While forest fires normally occur in Brazil's dry season, which runs from July to October, the unprecedented increase is reported to come from both legal and illegal deforestation which allows land to be used for agricultural purposes, rising global temperatures are also thought to be making the region more susceptible to fire.
The Amazon basin is the world's largest tropical rainforest, spanning four countries and is home to millions of plants and animals. It produces around 20% of the world's oxygen—hence the region being called "the lungs of the world"—and is crucial for helping to regulate global warming as the forests absorb millions of tonnes of carbon emissions every year.
Using Copernicus Sentinel-3 data, as part of the Sentinel-3 World Fires Atlas, almost 4000 fires were detected from 1 August to 24 August 2019, while last year there were far fewer during the same period, just 1110 fires.
"By processing 249 images for August 2018 and 275 images for August 2019, we are able to see the incredible number of fires burning in the Amazon. This was achieved by the World Fire Atlas night time algorithm, in order to avoid any possible false alarms with the daytime algorithm," says ESA's Olivier Arino.
Plumes of smoke have spread across the Amazon region. Strong winds have blown smoke to São Paulo—more than 2500 km away— causing a black out in the city. According to the Copernicus Atmosphere Monitoring System (CAMS), smoke has traveled as far as the Atlantic coast.
CAMS also reports that the fires have released 228 megatons of carbon dioxide into the atmosphere, as well as copious amounts of carbon monoxide. The fires also threaten the lives of many indigenous people.
The Copernicus Emergency Mapping Service was activated to help respond to the fire. The service uses satellite observations to help civil protection authorities and, in cases of disaster, the international humanitarian community to help to respond to emergencies.
The severity of the fires has reached the highest political levels.
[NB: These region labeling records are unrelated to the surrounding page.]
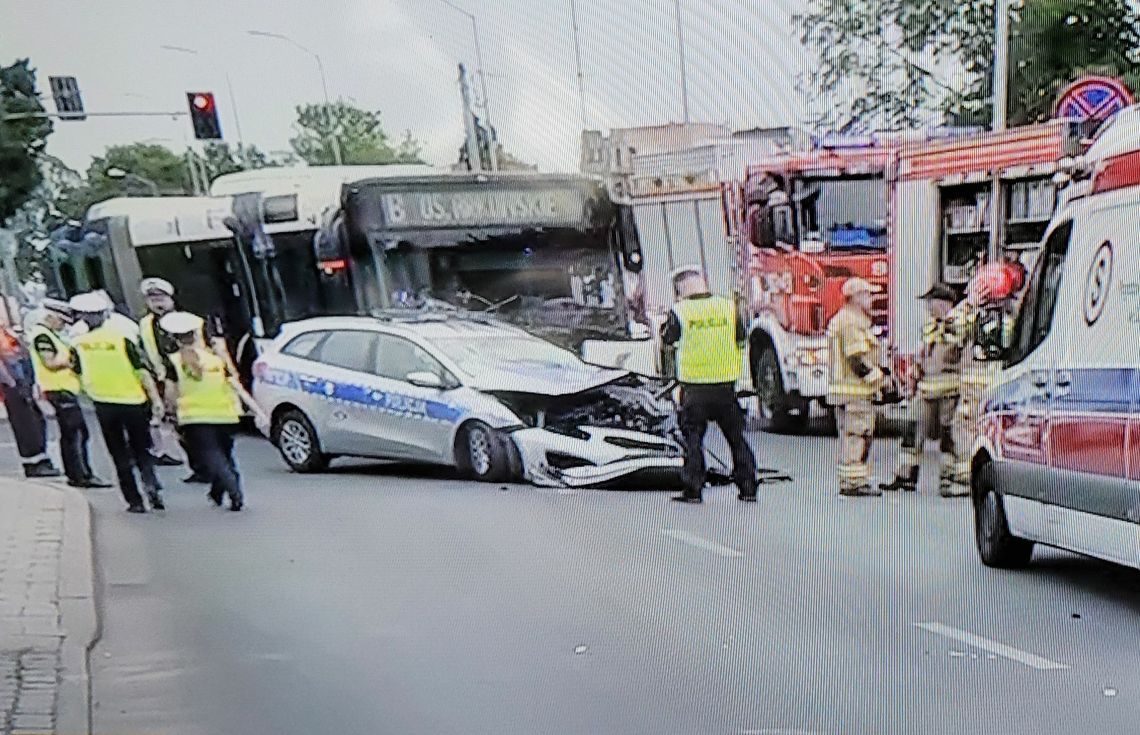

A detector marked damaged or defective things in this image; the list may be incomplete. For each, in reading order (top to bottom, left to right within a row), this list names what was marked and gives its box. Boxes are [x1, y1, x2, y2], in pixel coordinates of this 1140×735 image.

damaged police car [251, 309, 684, 487]
crushed front end of car [487, 373, 684, 487]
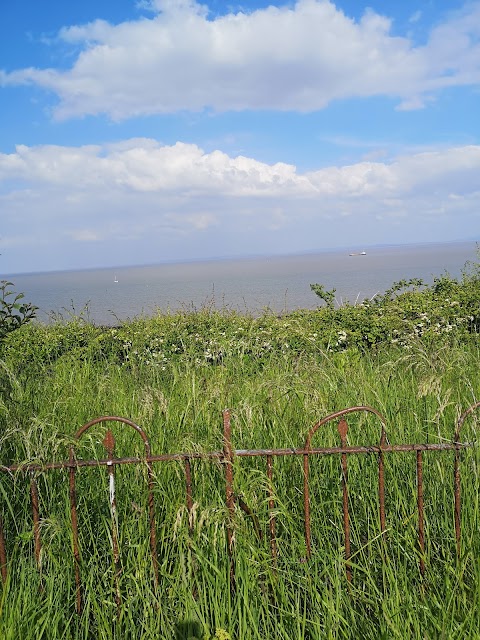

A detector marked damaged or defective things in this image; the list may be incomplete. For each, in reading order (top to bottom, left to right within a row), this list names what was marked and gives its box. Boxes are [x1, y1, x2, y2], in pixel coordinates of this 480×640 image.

rusted metal bar [103, 432, 121, 608]
rusty metal fence [0, 402, 478, 612]
rusted metal bar [454, 402, 480, 556]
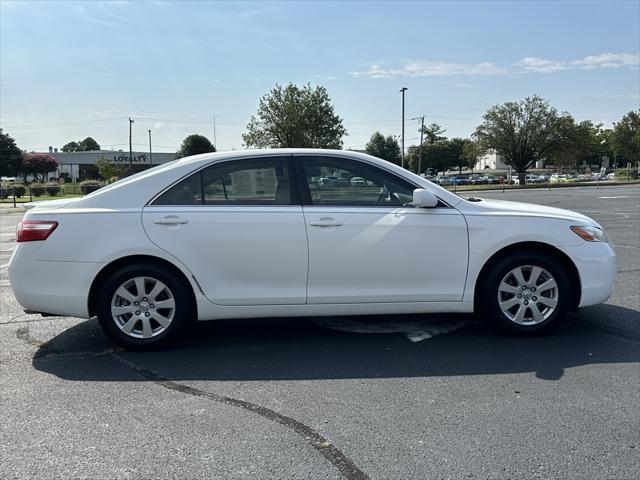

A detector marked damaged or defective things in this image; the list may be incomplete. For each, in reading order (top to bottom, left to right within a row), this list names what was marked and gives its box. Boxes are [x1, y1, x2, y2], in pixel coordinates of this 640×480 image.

crack in pavement [12, 326, 370, 480]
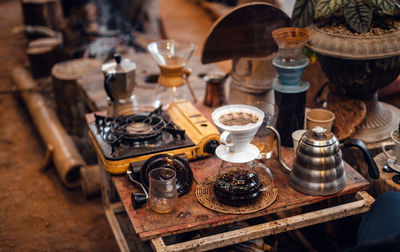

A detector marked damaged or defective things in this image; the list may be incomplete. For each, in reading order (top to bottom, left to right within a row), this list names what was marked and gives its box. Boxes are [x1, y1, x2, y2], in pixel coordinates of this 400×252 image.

rusted metal surface [11, 66, 85, 188]
rusted metal surface [110, 148, 368, 240]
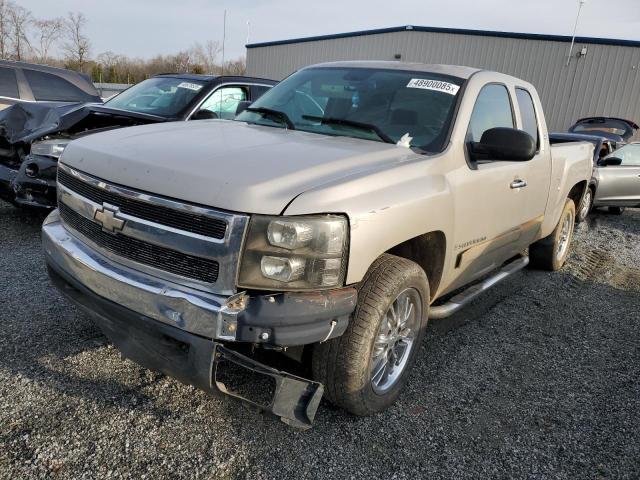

Deemed an international crisis, the G7 nations who met in France yesterday, have offered a 20 million euro emergency funding to assist Brazil and its neighboring countries to put out the fires, according to French President Emmanuel Macron.
Josef Aschbacher, ESA's Director of Earth Observation Programmes, said, "As we continue to face the ongoing climate crisis, satellites are essential in monitoring wildfires in remote areas, especially for a key component of the Earth system such as the Amazon."